Mandelblit intervenes in coalition crisis over budget

Gantz tells Netanyahu: Pessimistic on resolving dispute

NETANYAHU AND Gantz – can they put their animosity aside and serve the public? (photo credit: CORINNA KERN AMIR COHEN REUTERS)
NETANYAHU AND Gantz – can they put their animosity aside and serve the public?
(photo credit: CORINNA KERN AMIR COHEN REUTERS)
In a development that could prevent an early election, Attorney-General Avichai Mandelblit wrote to Prime Minister Benjamin Netanyahu and Defense Minister Benny Gantz late Sunday, warning that they must place a budget on the Knesset agenda in the very near future after failing to meet previous deadlines set by the legislature.
Further, Mandelblit cautioned that he must inform the High Court of Justice on the status of the issue as early as Monday and that an expanded panel of the court is expected to hear arguments in the coming weeks whether the government can legally continue to govern without passing a budget. A smaller, three-justice panel of the High Court has pressed the government on the issue.
Netanyahu and Gantz are expected to meet in the coming days, and they will undoubtedly address the attorney-general’s demand. The Blue and White leader is also set to meet on Tuesday with Finance Minister Israel Katz.
At Sunday’s cabinet meeting, Gantz told Netanyahu he does not believe a solution to their dispute over the 2021 state budget is on the horizon.
“It is too bad that for yet another week we are not voting on the state budget,” Gantz told Netanyahu. “Another week has been lost.
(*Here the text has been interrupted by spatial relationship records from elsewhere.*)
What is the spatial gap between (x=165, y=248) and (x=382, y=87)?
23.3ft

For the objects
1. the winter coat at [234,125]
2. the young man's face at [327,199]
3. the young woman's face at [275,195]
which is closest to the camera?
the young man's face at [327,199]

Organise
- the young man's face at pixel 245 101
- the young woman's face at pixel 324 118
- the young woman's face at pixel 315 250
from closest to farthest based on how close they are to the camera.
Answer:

I hope the issue will be resolved, but I don’t see it happening.”
Gantz must decide by Wednesday whether to support opposition leader Yair Lapid’s bill to dissolve the Knesset, which will come to a vote that day. Sources in Blue and White said there are contacts between Netanyahu’s and Gantz’s associates to try to resolve the dispute before then.
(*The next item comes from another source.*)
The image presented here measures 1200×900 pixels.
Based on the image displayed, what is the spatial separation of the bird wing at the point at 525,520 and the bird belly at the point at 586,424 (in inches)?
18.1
“Elections are the wrong step to take, but if nothing changes, there is a good chance we will vote for them,” Science and Technology Minister Izhar Shay (Blue and White) told The Jerusalem Post Sunday. “Elections will not help Israel. They will not guarantee an outcome for the Center-Left bloc that I represent, which is better than in the last three elections.”
 
One possible solution being discussed is to vote on 90% of the budget by Gantz’s deadline of the end of the year and leave part of the budget not passed to satisfy Netanyahu.
The coalition agreement states that if Netanyahu initiates an election, Gantz would become caretaker prime minister, except if the government falls over not passing a budget. If the budget is not fully passed by the end of March, Netanyahu would be caretaker prime minister, and elections would be held in June when he wants them.
Katz will formally present the NIS 426 billion state budget for 2021 to Netanyahu on Monday, and it could be the first step toward a compromise.
Netanyahu was quoted as saying in private conversations that he does not intend to compromise with Blue and White.
“They will vote how they vote,” he reportedly said. “We will vote against dispersing the Knesset.”
In a step toward working together, the Ministerial Committee on Legislation held a rare meeting on Sunday, in which Likud and Blue and White ministers helped advance each other’s bills. But Gantz told Blue and White ministers he was not impressed by the gesture, and what really mattered was passing a budget and enabling appointments to key positions that have long been vacant.
The committee approved Katz’s proposal to reduce salaries for public-sector employees, from the prime minister on down, by 10%. The wage cut is expected to save more than NIS 70 million each year in expenditures, according to Katz.
It also advanced the High-Speed Internet for the Periphery Law, which was put forth by Communications Minister Yoaz Hendel (Blue and White).
The approval will ensure the establishment of high-speed 5G Internet infrastructure in places where laying fiber-optic cables are not economically viable (namely, Judea and Samaria and the rural and Arab sectors), using a government fund that will be set up with money from telecommunications companies.
Idan Zonshine contributed to this report.